Ruairi Conroy mfrom Dublin to Mayo
After 14 years of living in "Big Tobacco", the father of the three Ruairi said that after he moved the family to the West, he was finally able to spend time with his children instead of spending most of his evenings moving to car.
Ruairi, Managing Director at SiteMinder in Galway, said: "I have been with them for two years and the transition to work is much smaller.
"The album lasts for an hour on the car in both ways, but traffic is not nearly as a congestion.
"In Dublin, I would not go home after 20:00, but now I can come home earlier and have more time with my family before the kids go to bed."

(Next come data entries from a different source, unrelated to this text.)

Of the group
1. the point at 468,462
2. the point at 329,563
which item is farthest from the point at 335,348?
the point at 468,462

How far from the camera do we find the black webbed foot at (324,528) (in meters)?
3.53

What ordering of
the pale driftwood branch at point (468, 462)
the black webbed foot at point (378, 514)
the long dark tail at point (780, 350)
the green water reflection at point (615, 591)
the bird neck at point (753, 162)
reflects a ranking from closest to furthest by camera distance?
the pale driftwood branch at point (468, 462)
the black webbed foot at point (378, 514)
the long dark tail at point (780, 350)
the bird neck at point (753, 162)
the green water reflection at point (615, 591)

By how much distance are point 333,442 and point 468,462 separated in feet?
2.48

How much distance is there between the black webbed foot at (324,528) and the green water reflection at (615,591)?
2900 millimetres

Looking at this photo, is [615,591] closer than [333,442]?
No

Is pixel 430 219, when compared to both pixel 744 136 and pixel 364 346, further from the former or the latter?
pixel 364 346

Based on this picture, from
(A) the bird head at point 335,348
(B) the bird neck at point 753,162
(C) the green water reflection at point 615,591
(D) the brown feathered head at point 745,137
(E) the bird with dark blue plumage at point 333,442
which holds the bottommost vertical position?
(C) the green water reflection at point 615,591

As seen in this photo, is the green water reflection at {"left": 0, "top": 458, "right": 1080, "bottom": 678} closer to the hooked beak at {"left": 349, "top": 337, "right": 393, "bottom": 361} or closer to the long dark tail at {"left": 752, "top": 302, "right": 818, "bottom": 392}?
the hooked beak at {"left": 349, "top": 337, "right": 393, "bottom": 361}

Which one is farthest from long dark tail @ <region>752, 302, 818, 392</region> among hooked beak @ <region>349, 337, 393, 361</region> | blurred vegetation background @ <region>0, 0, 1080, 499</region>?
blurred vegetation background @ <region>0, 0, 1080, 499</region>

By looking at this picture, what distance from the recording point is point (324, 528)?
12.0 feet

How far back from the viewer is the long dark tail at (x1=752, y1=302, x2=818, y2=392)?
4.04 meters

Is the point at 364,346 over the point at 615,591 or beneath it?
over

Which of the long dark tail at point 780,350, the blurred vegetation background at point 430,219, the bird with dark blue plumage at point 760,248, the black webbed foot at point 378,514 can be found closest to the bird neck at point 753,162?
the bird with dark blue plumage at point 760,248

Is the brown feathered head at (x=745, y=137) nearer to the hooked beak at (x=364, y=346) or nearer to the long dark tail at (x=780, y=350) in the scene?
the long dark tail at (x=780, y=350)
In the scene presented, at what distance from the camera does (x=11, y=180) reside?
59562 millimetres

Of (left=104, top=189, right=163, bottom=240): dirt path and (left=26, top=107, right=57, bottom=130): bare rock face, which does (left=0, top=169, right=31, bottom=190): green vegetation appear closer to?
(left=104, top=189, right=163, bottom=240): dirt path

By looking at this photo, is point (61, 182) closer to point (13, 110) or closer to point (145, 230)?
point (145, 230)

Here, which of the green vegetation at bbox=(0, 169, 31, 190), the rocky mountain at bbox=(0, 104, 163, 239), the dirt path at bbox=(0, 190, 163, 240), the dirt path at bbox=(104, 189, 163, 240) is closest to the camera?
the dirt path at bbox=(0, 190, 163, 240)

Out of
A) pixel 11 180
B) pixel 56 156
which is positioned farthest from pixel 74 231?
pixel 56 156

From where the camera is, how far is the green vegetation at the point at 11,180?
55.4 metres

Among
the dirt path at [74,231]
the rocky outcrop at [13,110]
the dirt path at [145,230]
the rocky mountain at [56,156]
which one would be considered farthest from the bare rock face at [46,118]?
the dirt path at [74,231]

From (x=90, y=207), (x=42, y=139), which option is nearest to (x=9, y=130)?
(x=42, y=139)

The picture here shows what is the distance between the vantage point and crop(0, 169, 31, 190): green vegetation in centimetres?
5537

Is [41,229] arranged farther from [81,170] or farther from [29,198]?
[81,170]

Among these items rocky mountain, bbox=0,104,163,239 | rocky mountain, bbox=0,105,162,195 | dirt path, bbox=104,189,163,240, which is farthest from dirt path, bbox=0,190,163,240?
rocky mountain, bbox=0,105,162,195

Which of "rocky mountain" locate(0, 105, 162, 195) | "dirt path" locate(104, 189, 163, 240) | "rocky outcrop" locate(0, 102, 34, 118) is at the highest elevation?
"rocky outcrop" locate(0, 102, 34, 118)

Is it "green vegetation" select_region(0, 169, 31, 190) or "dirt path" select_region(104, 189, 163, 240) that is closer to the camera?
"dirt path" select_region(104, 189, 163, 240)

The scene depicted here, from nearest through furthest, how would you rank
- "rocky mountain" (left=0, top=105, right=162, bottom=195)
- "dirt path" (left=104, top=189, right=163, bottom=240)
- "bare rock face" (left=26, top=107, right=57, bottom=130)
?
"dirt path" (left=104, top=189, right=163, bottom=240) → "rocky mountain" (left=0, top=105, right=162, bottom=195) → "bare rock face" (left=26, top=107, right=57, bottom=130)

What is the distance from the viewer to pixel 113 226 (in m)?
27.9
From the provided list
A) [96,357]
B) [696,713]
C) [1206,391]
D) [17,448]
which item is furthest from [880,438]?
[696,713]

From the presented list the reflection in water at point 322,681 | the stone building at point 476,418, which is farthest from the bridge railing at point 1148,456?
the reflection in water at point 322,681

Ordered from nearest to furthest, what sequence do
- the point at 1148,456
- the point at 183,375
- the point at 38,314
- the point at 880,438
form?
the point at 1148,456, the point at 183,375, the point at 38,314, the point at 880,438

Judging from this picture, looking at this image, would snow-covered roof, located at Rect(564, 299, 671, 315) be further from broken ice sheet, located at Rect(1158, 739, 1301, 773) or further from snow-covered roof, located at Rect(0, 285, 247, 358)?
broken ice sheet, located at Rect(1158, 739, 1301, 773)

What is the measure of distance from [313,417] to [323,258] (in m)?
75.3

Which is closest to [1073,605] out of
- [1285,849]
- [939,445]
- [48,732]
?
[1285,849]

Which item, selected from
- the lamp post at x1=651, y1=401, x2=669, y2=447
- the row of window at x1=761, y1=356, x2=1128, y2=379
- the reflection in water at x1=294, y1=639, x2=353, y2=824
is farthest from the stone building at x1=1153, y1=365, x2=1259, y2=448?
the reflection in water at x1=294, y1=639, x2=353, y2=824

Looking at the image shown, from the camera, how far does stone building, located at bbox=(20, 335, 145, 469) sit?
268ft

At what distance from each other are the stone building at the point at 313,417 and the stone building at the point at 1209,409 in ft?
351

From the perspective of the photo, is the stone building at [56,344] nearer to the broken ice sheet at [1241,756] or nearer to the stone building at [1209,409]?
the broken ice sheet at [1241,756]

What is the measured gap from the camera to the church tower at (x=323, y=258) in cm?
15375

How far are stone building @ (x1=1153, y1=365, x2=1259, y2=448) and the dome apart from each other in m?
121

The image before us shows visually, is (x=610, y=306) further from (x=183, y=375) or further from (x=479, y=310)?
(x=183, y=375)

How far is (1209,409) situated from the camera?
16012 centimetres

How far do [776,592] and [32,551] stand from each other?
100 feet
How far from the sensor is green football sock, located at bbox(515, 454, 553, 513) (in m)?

The move helped his family life and gave him the chances he never had in Dublin. He added, "After relocating to the West, I have more time to slow down on weekends. There is a far more open-air feeling to live here.
"We can take our three kids to the beach at the weekend or sometimes go fishing with my free time.
"My wife and I are originally from Tourmakeady, a Gaeltacht region in Co Mayo, but we lived and worked in Dublin for 14 years before we settle in 2016 to be closer to our families.
"We are much closer to our parents and our husband's parents now, so we can see them more often and our extended family lives only two minutes on the road.
"We are currently renting Partry, which is just outside Ballinrobe in Co Mayo, but we are planning to build a house next to my parents' home in Tourmakeady."
The romance of the couple was blooming in incubating plants that cultivated edible flowers
And it will urge anyone who thinks to follow in his footsteps to do the same.
Ruairi said, "I think the prospects here in West Ireland are among the best in the world.
"The West has a special culture that still retains the sense of community that makes it extremely unique, and that is incredibly appealing to families and people as young as the elderly."